The Quality Referral Evolution (QuRE) project, www.ahs.ca/qure, is making good progress.
The QuRE Project started in Alberta, as an initiative to enhance the quality of clinical referrals and consults in healthcare. With 2.3 million referrals created every year in Alberta alone, the potential for improvements and savings is enormous. Now several other Canadian provinces, including Saskatchewan and British Columbia, are starting to engage in similar and collaborative efforts.
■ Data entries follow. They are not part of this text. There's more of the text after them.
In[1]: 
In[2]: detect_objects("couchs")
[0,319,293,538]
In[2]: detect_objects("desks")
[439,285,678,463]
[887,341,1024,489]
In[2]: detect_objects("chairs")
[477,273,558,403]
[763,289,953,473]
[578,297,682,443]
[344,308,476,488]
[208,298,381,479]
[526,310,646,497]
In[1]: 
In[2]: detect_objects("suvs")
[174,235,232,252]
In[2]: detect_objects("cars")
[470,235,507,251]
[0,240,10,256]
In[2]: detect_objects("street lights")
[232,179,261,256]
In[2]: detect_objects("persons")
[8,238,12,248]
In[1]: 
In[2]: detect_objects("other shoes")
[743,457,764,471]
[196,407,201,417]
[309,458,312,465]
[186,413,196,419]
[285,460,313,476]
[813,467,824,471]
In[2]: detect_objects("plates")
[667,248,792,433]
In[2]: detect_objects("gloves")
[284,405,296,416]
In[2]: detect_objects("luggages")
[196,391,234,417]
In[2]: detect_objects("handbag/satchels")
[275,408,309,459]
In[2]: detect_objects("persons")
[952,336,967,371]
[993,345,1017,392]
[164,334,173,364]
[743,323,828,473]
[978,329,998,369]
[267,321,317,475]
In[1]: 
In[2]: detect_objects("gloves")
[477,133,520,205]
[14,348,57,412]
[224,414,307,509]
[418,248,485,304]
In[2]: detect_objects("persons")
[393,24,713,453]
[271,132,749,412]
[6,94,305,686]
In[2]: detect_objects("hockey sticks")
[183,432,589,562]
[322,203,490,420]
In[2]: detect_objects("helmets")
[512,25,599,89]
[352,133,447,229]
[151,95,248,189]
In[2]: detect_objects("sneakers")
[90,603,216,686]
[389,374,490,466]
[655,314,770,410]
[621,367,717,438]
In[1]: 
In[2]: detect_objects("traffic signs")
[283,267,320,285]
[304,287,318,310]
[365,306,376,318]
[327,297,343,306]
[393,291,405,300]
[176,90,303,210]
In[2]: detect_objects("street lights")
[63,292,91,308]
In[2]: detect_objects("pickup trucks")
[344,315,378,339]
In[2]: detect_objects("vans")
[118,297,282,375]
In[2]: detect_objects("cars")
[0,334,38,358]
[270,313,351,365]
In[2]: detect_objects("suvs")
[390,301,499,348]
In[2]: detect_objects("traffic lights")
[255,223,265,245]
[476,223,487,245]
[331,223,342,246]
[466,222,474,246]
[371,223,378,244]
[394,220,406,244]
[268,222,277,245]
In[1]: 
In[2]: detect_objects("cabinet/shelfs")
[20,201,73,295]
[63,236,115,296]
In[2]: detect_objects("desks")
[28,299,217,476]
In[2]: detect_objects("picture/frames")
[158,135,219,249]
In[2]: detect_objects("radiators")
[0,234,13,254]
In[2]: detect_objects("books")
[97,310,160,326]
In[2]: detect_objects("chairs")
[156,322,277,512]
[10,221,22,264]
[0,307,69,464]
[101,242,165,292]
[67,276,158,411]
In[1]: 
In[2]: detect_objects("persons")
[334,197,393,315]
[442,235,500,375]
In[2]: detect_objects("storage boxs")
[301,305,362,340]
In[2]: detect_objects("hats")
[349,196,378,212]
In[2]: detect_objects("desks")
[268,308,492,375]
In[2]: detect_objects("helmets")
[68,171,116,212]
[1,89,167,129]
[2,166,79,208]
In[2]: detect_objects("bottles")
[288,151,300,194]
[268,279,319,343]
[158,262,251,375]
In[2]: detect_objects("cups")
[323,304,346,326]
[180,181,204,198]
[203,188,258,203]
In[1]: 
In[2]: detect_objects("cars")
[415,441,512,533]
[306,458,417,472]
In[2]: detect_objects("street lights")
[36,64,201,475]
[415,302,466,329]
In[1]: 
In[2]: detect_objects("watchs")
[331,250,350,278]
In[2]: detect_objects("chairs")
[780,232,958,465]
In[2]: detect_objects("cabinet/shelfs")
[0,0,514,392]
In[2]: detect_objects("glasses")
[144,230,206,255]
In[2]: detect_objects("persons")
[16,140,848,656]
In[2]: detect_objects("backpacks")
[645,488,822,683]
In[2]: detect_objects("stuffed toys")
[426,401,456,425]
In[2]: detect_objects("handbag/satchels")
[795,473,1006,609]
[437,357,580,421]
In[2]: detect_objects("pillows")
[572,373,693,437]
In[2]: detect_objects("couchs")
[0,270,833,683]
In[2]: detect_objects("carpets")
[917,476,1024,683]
Earlier this year, the Office of Health & Medical Education Scholarship (OHMES) at the Cumming School of Medicine, University of Calgary, became involved with this project. The QuRE group had some tremendous work to establish an evidence-informed approach to quality referrals and consults. Some educational materials had been created and seminars given.
OHMES saw an opportunity to create a more interactive approach to the educational processes of the QuRE Project. Rather than simply telling healthcare learners what to do, we used OpenLabyrinth virtual scenarios and CURIOS video mashups, along with other educational tools such as GrassBlade, PowToons, to create more interactive materials, with built-in activity metrics and analytics.
This approach will enable us to continually modify our materials (its own quality evolution, as it were), based on learner performance, not just on yet more questionnaires.
What has particularly excited us at OHMES about this project is that it represents an opportunity to study how an educational intervention can have an impact on patient care. For years, especially in CME circles, there have been repeated calls for educational approaches that can actually demonstrate a change in how we provide care, and ultimately, on improved patient outcomes.
One particular aspect of this project is that we intend to longitudinally track, over several years, how feedback and these interventions may iteratively improve the quality of referrals and consults in participating groups. We will have sufficient data to demonstrate useful changes, thanks to the ongoing use of activity metrics, gathered from across multiple healthcare systems.